Enabling ECG Digitization and Classification with Hierachical End-To-End Training

Tizian Claus Dege1, Maurice Rohr2, Christoph Hoog Antink1
1TU Darmstadt, 2Technische Universität Darmstadt


Abstract

Despite its age, the electrocardiogram (ECG) remains the primary diagnostic tool for detecting abnormal heart behaviour. Traditionally, ECGs were printed on paper to be diagnosed by cardiologists. Moreover, recent advancements in deep learning have shown to be capable of detecting abnormalities of the heart with high precision, from digitized signals, thus enabling an accessible tool for self-diagnosis and reducing the number of preventable deaths. In our work, we present a novel hierarchical approach to ECG classification and digitization from images.

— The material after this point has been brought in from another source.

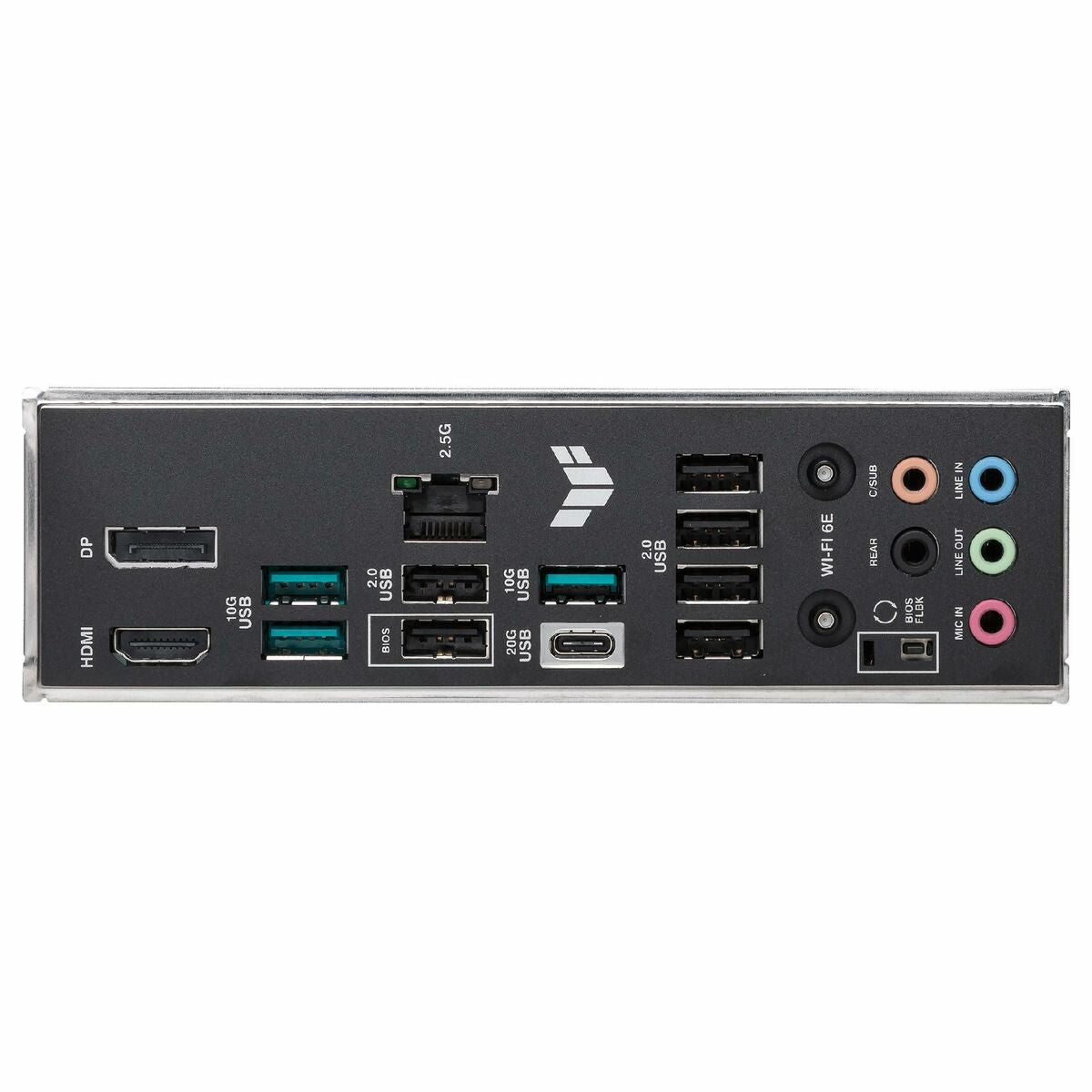 Motherboard Asus 90MB1M20-M0EAY0 AMD B650 AMD AM5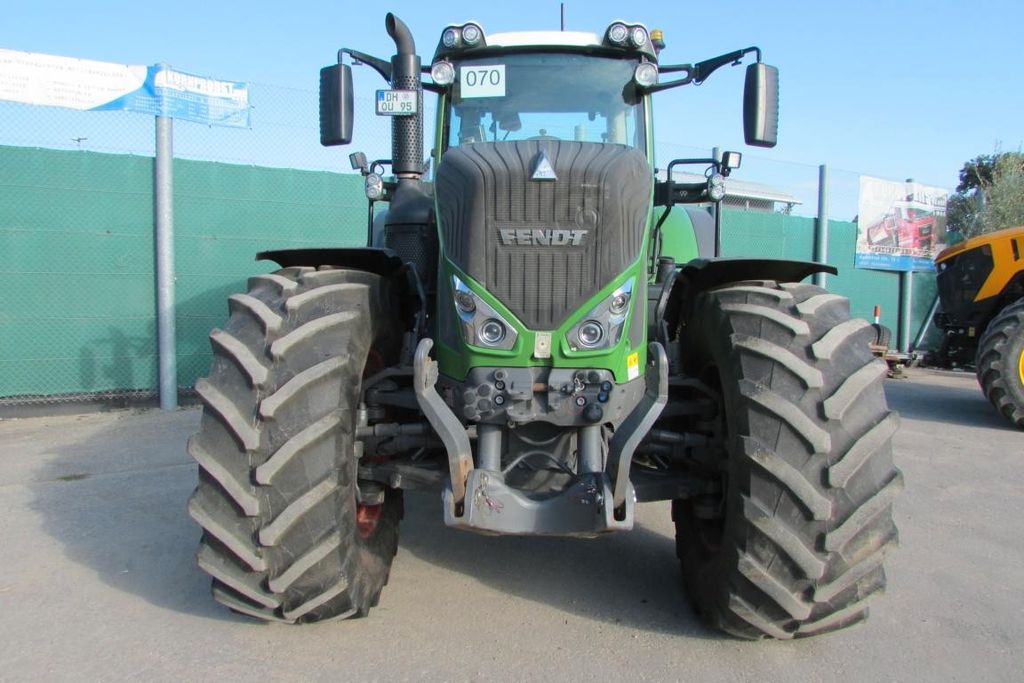 2017 Fendt 930 Vario - Image 3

We base our solution on a recently published convolutional neural network (CNN) architecture for ECG image classification and use it as a backbone for feature extraction. Before training, we generate realistic ECG images from openly available ECG datasets. The classification (1) is trained on low-resolution images, while the digitization (2) relies on a clipped image, that use a predicted region-of-interests where the ECG signal is. We assume that the digitization is prone to artefacts shown, and therefore reduce the noise of the input. Additionally, we combine classification and digitization in a single architecture (3) since we believe that classification comprises important features for digitization and makes the approach robust to noise. After training classification and digitization models separately, we stack a 1D CNN for classification on top of the digitization model, combine the output of both classification models, and finetune all components with end-to-end training (4). We assume that the hierarchical structure of the model increases both accuracy and allows for improved digitization of the input. Our current solution for classification (1) has achieved an F1-score of 0.66 on the hidden set of PhysioNet2024, while our digitization model (2) still needs to be implemented.